■ YOUR ASSIGNMENT
The entire listing that follows must be repeated exactly, pictures excluded.

■ MATERIAL PROVIDED
════════════════

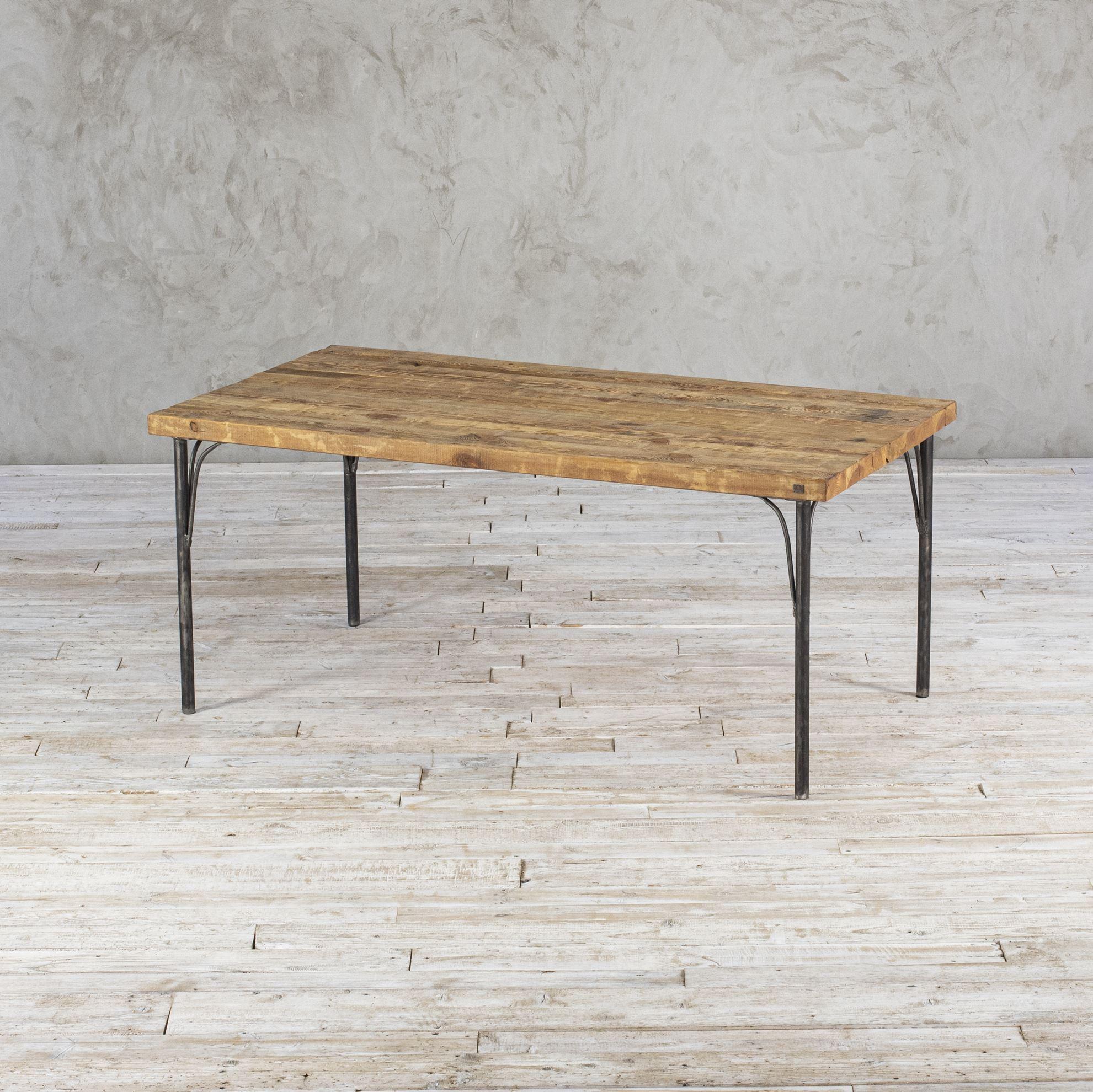 Stół ze starego drewna - No. 391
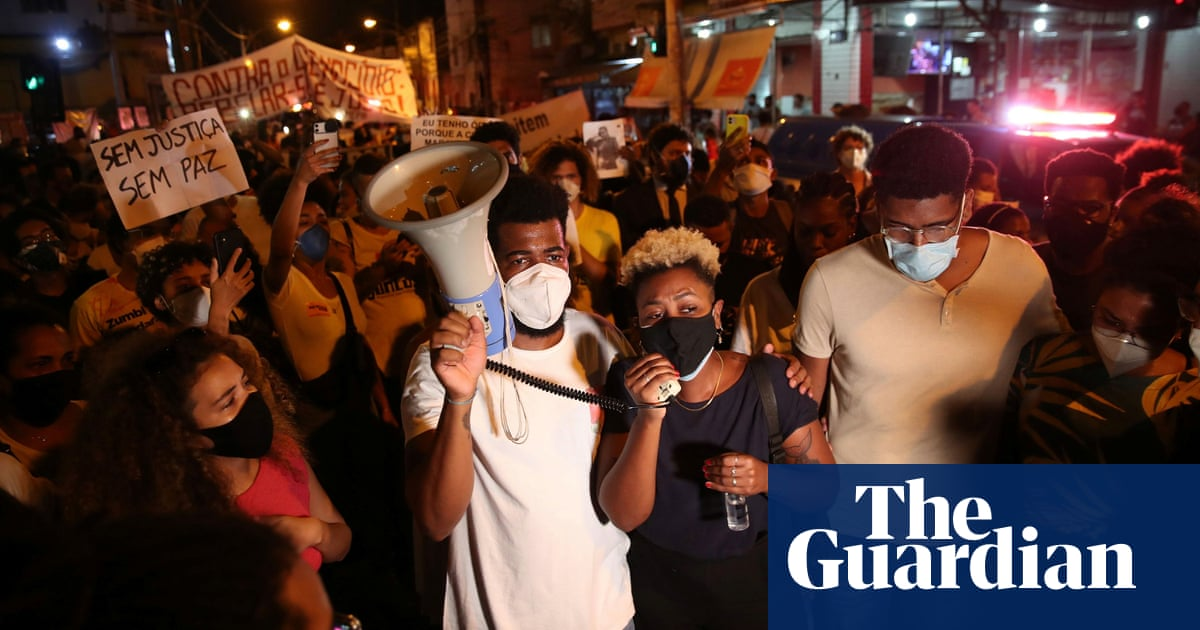 'Makes you sick': fury in Rio as pregnant 24-year-old killed amid police raid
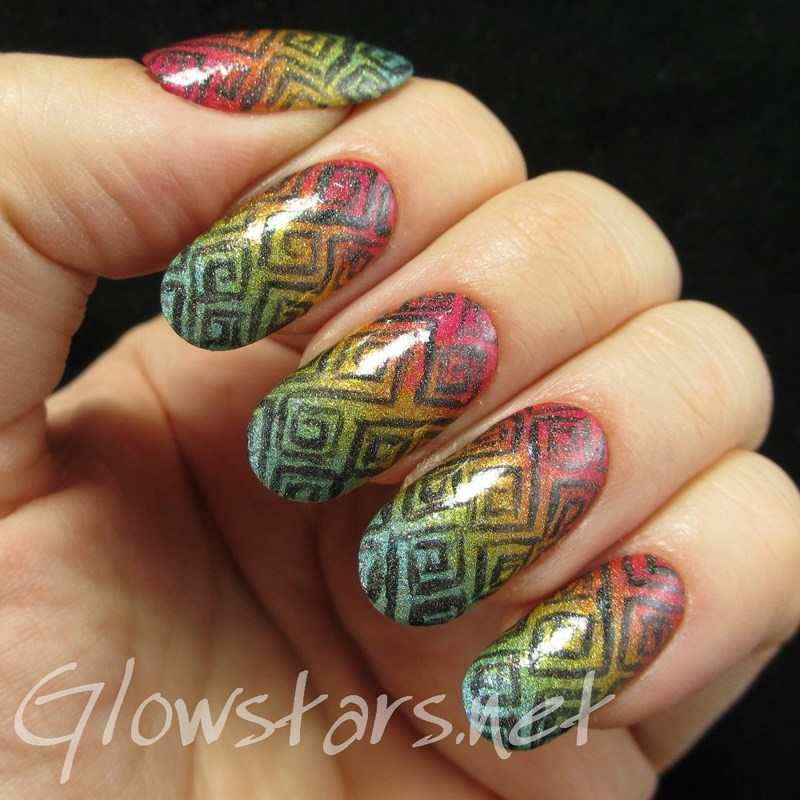 Square spirals over a holographic gradient nail art by Vic 'Glowstars' Pires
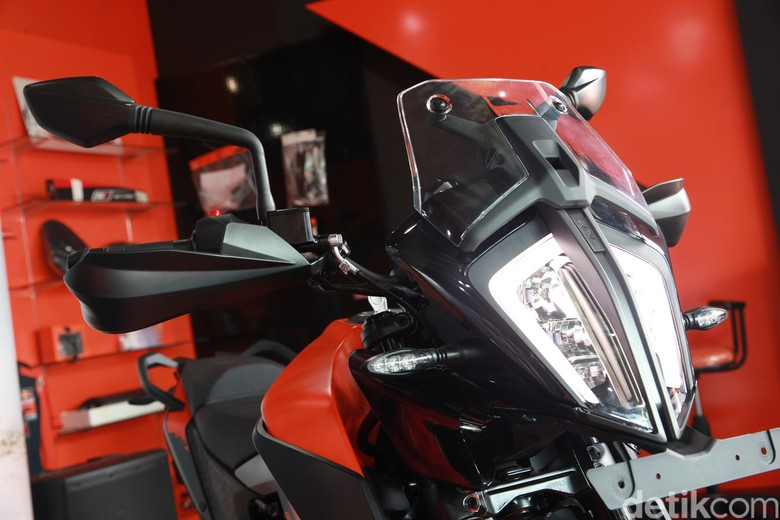 PT. Penta Jaya Laju Motor (PJLM) resmi meluncurkan KTM 390 Adventure. Motor pabrikan Austrlia ini sudaj dirakit lokal di Gresik, Jawa Timur lho.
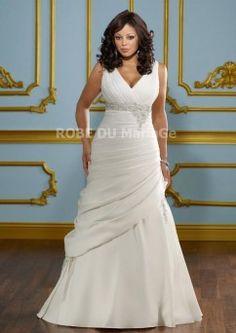Col en V robe de mariée grande taille en satin perles plis lacet dans le dos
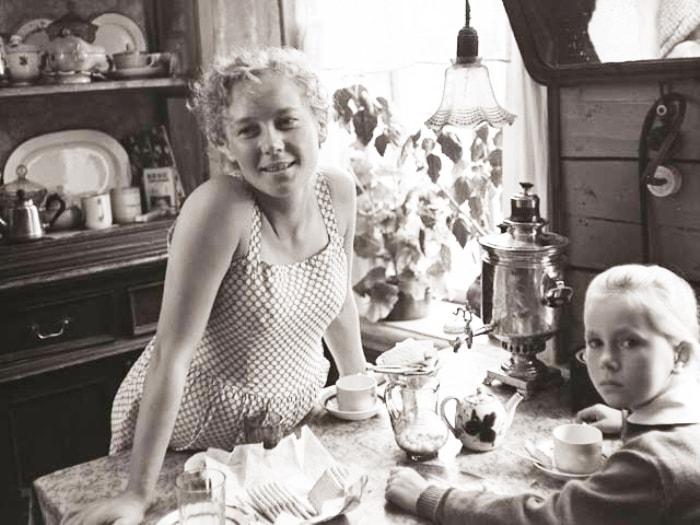 Кадр из фильма *История Аси Клячиной, которая любила, да не вышла замуж*, 1966 | Фото: chtoby-pomnili.com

════════════════

■ YOUR SOLUTION
 Stół ze starego drewna - No. 391
 'Makes you sick': fury in Rio as pregnant 24-year-old killed amid police raid
 Square spirals over a holographic gradient nail art by Vic 'Glowstars' Pires
 PT. Penta Jaya Laju Motor (PJLM) resmi meluncurkan KTM 390 Adventure. Motor pabrikan Austrlia ini sudaj dirakit lokal di Gresik, Jawa Timur lho.
Col en V robe de mariée grande taille en satin perles plis lacet dans le dos
 Кадр из фильма *История Аси Клячиной, которая любила, да не вышла замуж*, 1966 | Фото: chtoby-pomnili.com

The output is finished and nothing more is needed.